The initiative, hosted by UNEP and funded by among others the European Commission, Norway, Germany and the United Kingdom, will publish its landmark report just before the meeting of the Convention on Biological Diversity in October.
However, some key facts and figures are already emerging which if taken up by governments could shift the balance away from damage and destruction and in favor of more intelligent management.
Take shrimp farms for example. TEEB cites one study from Thailand. Subsidized shrimp farms can generate returns of around $1,220 per hectare by clearing coastal mangrove forests. But this does not take into account the losses to local communities totaling over $12,000 a hectare linked with losses due to reduced availability of wood and non-wood forest products; fisheries and coastal protection services.
Nor does the profit to the commercial operators take into account the costs of rehabilitating the exhausted and abandoned sites after five years of exploitation -- estimated at over $9,000 a hectare.
Coral reefs, increasingly under threat from coastal developments, pollution, destructive activities such as cyanide and dynamite fishing and now climate change, are generating close to $190,000 per hectare in terms of coastal defenses and other areas of "natural hazard management".
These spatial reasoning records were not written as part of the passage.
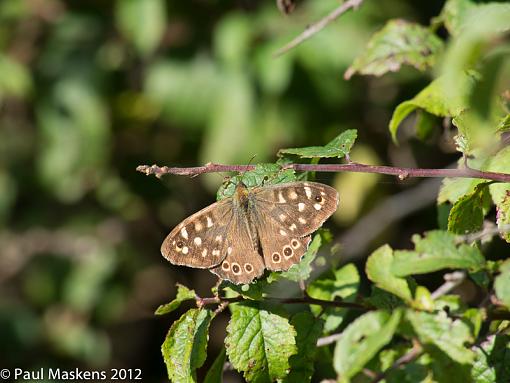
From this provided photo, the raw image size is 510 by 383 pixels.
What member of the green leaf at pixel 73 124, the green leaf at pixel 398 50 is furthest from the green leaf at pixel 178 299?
the green leaf at pixel 73 124

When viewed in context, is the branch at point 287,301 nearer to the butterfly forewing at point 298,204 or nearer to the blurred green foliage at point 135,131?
the butterfly forewing at point 298,204

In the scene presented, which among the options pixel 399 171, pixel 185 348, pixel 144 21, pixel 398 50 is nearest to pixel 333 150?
pixel 399 171

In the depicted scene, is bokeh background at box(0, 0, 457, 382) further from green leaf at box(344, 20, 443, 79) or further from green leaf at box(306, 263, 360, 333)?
green leaf at box(306, 263, 360, 333)

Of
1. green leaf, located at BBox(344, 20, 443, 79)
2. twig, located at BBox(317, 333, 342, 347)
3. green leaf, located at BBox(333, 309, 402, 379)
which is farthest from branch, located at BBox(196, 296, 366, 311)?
green leaf, located at BBox(344, 20, 443, 79)

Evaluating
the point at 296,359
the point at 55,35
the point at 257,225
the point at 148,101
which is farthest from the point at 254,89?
the point at 296,359

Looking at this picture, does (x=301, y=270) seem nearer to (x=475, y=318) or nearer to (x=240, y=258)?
(x=240, y=258)

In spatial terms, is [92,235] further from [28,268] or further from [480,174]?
[480,174]
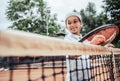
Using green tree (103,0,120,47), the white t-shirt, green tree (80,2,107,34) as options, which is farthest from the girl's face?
green tree (80,2,107,34)

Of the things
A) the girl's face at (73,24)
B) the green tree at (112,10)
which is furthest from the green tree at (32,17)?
the girl's face at (73,24)

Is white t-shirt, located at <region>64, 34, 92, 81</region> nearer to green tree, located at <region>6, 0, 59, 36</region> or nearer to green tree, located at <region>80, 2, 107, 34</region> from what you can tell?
green tree, located at <region>6, 0, 59, 36</region>

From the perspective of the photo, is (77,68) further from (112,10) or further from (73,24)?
(112,10)

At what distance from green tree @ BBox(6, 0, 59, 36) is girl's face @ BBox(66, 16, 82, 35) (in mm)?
32376

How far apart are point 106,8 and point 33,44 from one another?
106 feet

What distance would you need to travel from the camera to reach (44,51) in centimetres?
123

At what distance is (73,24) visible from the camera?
3.43 meters

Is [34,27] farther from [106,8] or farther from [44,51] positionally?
[44,51]

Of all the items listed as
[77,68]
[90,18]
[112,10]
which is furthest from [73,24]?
[90,18]

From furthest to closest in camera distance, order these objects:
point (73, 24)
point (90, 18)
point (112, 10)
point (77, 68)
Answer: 1. point (90, 18)
2. point (112, 10)
3. point (73, 24)
4. point (77, 68)

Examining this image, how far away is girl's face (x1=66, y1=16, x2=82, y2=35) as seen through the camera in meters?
→ 3.32

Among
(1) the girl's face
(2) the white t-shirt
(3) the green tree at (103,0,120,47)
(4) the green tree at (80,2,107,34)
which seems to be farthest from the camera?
(4) the green tree at (80,2,107,34)

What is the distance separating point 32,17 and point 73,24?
33751 mm

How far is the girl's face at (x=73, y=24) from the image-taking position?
332cm
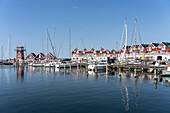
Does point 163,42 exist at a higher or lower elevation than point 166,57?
higher

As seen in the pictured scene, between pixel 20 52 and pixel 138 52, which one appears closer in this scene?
pixel 138 52

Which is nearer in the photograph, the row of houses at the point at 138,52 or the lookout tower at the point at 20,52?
the row of houses at the point at 138,52

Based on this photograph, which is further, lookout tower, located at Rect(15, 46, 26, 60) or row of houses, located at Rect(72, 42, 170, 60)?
lookout tower, located at Rect(15, 46, 26, 60)

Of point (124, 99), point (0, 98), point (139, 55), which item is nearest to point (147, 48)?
point (139, 55)

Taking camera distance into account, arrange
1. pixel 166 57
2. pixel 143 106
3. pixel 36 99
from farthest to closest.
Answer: pixel 166 57, pixel 36 99, pixel 143 106

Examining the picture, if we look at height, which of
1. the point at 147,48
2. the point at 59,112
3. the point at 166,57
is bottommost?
the point at 59,112

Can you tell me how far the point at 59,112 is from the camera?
49.6 feet

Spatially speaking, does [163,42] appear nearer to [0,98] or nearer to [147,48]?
[147,48]

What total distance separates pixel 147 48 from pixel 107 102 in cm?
7978

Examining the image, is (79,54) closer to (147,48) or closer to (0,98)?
(147,48)

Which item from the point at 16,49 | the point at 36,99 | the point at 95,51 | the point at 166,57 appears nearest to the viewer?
the point at 36,99

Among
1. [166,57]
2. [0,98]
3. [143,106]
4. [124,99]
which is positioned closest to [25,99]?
[0,98]

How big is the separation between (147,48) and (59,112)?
278 feet

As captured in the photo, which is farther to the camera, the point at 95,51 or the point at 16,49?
the point at 16,49
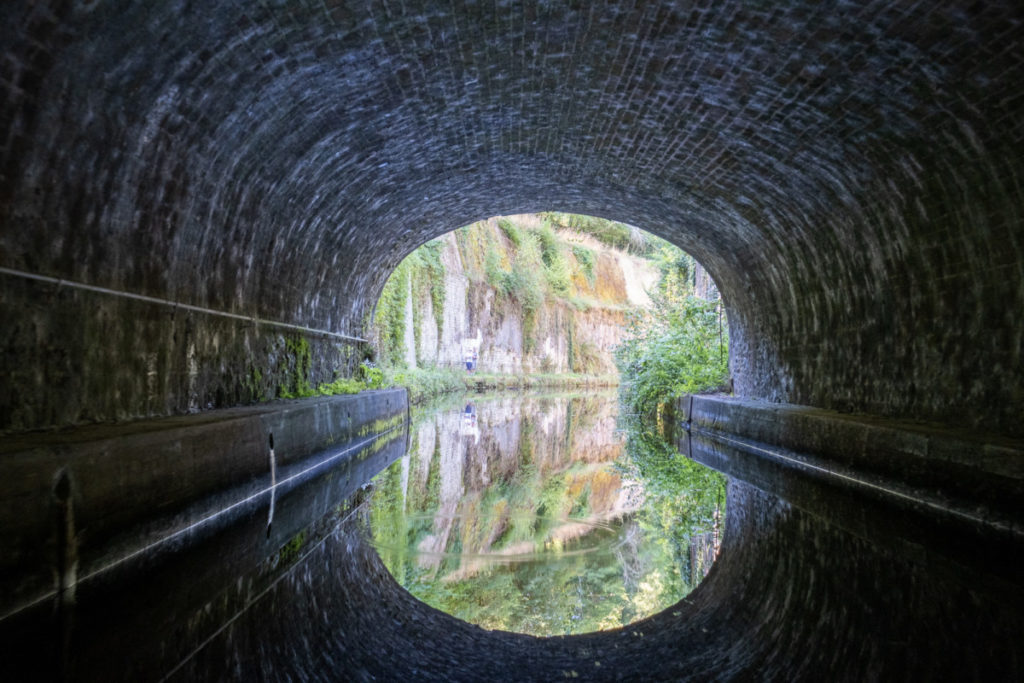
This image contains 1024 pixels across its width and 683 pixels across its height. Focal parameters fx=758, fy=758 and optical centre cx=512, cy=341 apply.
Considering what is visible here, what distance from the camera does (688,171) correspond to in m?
8.91

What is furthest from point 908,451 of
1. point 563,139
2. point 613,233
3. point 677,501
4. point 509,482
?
point 613,233

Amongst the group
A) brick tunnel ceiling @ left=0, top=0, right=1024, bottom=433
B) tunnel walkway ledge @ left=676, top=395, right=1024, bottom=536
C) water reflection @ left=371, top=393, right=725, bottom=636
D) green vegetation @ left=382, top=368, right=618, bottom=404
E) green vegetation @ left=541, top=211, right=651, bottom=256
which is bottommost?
water reflection @ left=371, top=393, right=725, bottom=636

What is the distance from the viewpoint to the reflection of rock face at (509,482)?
5.36m

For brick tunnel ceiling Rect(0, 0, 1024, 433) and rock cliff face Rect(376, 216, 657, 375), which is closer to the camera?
brick tunnel ceiling Rect(0, 0, 1024, 433)

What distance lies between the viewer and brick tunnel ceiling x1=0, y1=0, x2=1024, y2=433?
14.3 feet

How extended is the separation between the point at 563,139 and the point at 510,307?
957 inches

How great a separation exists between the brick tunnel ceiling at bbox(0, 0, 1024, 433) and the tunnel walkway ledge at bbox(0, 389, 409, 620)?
1161mm

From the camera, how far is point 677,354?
15.3 metres

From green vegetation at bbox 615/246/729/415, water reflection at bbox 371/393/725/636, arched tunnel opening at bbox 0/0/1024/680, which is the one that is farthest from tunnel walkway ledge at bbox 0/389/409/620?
green vegetation at bbox 615/246/729/415

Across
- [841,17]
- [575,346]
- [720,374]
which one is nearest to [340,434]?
[841,17]

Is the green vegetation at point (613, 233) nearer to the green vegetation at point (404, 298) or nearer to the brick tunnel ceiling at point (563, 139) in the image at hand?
the green vegetation at point (404, 298)

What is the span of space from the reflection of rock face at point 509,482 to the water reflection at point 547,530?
15 millimetres

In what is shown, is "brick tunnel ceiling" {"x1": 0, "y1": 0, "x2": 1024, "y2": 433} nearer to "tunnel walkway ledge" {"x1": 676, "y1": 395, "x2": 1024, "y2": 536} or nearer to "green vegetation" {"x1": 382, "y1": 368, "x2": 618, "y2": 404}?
"tunnel walkway ledge" {"x1": 676, "y1": 395, "x2": 1024, "y2": 536}

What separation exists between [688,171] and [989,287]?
3807 mm
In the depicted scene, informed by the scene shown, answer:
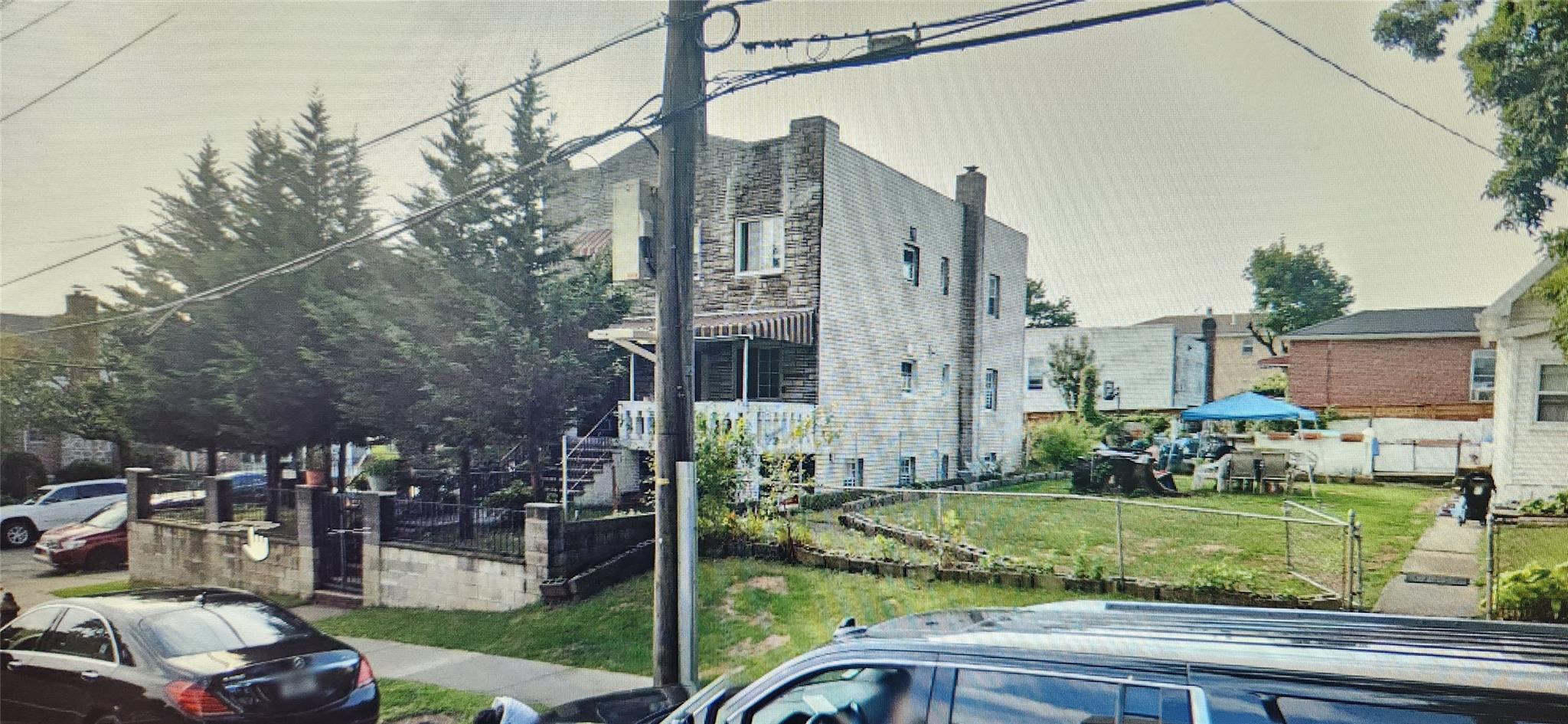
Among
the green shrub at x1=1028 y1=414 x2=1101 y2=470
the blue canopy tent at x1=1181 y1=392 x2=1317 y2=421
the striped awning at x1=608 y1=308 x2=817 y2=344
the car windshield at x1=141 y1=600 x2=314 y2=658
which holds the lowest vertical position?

In terms of diving and other tourism revenues, the annual services generated by coral reefs equate to perhaps $1 million a year. Genetic materials -- for example, pharmaceuticals -- up to $57,000 per hectare and fisheries just under $4,000 per hectare per year. Many fishing folk fear that establishing a comprehensive network of Marine Protected Area or marine parks could damage their livelihoods.
TEEB makes a different economic case. Its experts argue that such areas, involving a 20 percent closure of global fishing grounds, would result in losses to the industry of an estimated $270 million annually. However, it argues that such a network could sustain fisheries worth $80 to $100 billion a year; assist in conserving an estimated 27 million related jobs, while generating one million new ones while protecting the food supply of one billion people.
New kinds of international markets and funding mechanisms also need exploring. A recent study -- Blue Carbon-- by UNEP; the UN Educational, Scientific and Cultural Organization; the UN's Food and Agricultural Organization and IUCN, estimates that mangroves, seagrasses and salt marshes could be absorbing up to half the world's transport emissions.
Governments are moving to pay countries to maintain tropical forests, precisely because of the links between deforestation and climate change. Why not marine ecosystems too?
In terms of wastewater, it is estimated that if all the nutrients could be re-used and recycled, it could supply all the fertilizer farmers need, and perhaps at a fraction of the cost, while generating new businesses and jobs in recycling and re-use. Similar arguments could be made for all the wastes -- including plastics -- that end up in the seas and oceans, if smart policies and creative market mechanisms can be deployed to tip the balance in favor of waste as a resource rather than as a problem.
Healthy, well managed oceans are going to be key to whether six billion people rising to over nine billion, will be able to survive let alone thrive over the coming decades especially in a climate-constrained world.
If society can begin turning the tide in 2010, then Plastiki will have assisted in not only raising awareness about marine litter as it sails from San Francisco to Sydney. But the ship, David de Rothschild and his courageous crew will have helped charter a fundamental and decisive new course: one that sees the seas and oceans as an extraordinary resource which we damage and degrade at our peril.
Human beings evolved from the oceans, it is high time we evolved a different attitude to the place from where we came. Getting rid of rubbish and pollution by pouring it into the sea may line the pockets of some, but it will ultimately impoverish the many.